| Text segment |
· · · · · · ·
On Friday we were invited to attend Peace Corps Senegal's swear-in ceremony. In comparison with our swear-in ceremony, their initiation was a smaller, more intimate affair held at the U.S. Ambassador’s house and attended only by volunteers and a handful of American and Senegalese officials. The Ambassador gave a moving speech about the important role played by Americans serving abroad and about the impact of the U.S. presidential election around the world that made me feel very patriotic and warm and fuzzy inside. They served lots of yummy goodies (mini hamburgers! avocado shrimp bruschetta! cream puffs!), which we happily mooched like true Peace Corps Volunteers. (As we jumped a line of newly-minted volunteers for a second round of hors d’oeuvres, Michelle remarked that if you’re waiting in line, you haven’t been here long enough. We know better by now! Hahaha.) On our walk home from the ceremony, we stopped in at the biggest, ritziest hotel in the neighborhood just to have a look around, and when we stepped out onto the patio I realized that it was the same hotel where I spent the afternoon during my layover on my trip to South Africa a year and a half ago. It was every bit as posh and luxurious as I remembered. How funny to stumble upon it again!

On Saturday, we explored downtown Dakar. We visited the grand marché and bought touristy souvenirs and fake designer handbags (I am proud to say that I no longer run away from agressive vendors and taxi drivers, now I can discuter with the best of 'em—I got my bag for less than US $10!). Then we took a long walk along the coast, visiting the Presidential Palace and Senate House (and snapping photos with a bemused guard in traditional uniform) along the way. It was fun, but by the end of the day we were completely exhausted!

On Sunday, we took the ferry out to Ile de la Gorée -- a lovely tourist trap off the coast of Dakar. It was crazy and a bit overwhelming to be with so many foreigners! In an effort to escape the tour groups, we decided to do our tour of the island in reverse, beginning with the old fort and the marché and ending at La Maison des Esclaves (House of the Slaves -- Dakar was a big center in the slave trade), the biggest attraction on the island. However, in our cleverness we forgot that Sénégal is still in West Africa (despite appearances!) and most places take a repós in the afternoon, so by the time we got to the Maison it was closed until 2:30 -- which was also the time of the next ferry back to Dakar. So, we ended up skipping the historical site and having a nice lunch by the ocean instead. Oh well! It was a really good day just the same.
· · · · · · ·
| Supplied data |
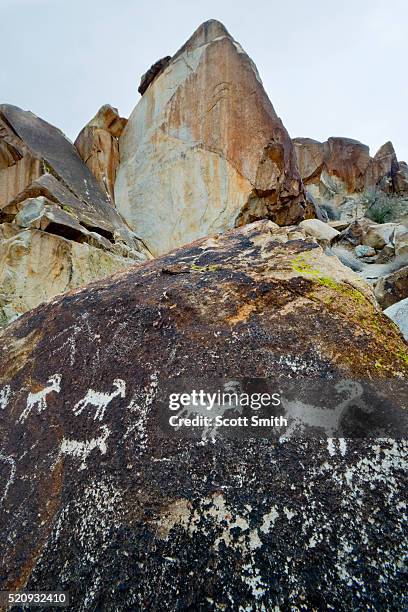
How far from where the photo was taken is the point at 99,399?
1.58 metres

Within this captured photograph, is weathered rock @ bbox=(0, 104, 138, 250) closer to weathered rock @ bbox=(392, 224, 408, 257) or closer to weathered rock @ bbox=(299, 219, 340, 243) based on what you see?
· · · · · · ·
| Exercise set |
- A) In the Senegal travel account, where was the Peace Corps Senegal swear-in ceremony held?
- B) Please pick up the Senegal travel account after its last sentence and keep writing it.
The data is separate material, unrelated to the Senegal travel account.

| Answers to the exercises |
- A) At the U.S. Ambassador's house.

- B)
Monday was our American day. We took a day off from sight-seeing and lounged by the pool at the Club Atlantique, a kind of fitness center attached to an international school where PCVs can swim for free. The club is a little slice of America abroad: kids run around the patio and take swim lessons from an American-accented instructor while moms tan on the sidelines; a snack shack serves an array of fried foods (I ate my signature grilled chicken sandwich and french fries blissfully smothered in ketchup); lifeguards stand on duty; there are floaties and noodles in the pool. It felt like home!

Tuesday was another marché day, and today we have plans to explore a smaller, less touristy island off the coast of Dakar. Tomorrow we hope to go to Lac Rose, or the pink lake, and maybe even ride camels in the desert!

As you can tell, I'm having a really good time, and I really can't believe how lucky I am to be here. (Again: Thank you, Peace Corps!) That said, I am anxious to get back to my village and get back to work. I miss my students -- and my puppy! -- and I'm feeling really bad for being away so long during school. Hopefully I’ll be back in Penessoulou by the end of the week. Vacation is nice, but I’ve got work to do!

1 comment:

loehrke said...

It sounds like you are having an amazing time!!! Africa: you NEVER know what is just around the corner. I'm glad you are teaching folks EVEN newer than you NOT to wait in line!!! You make me laugh.
Your students wll still be there when you get back. Enjoy your time now and get some rest.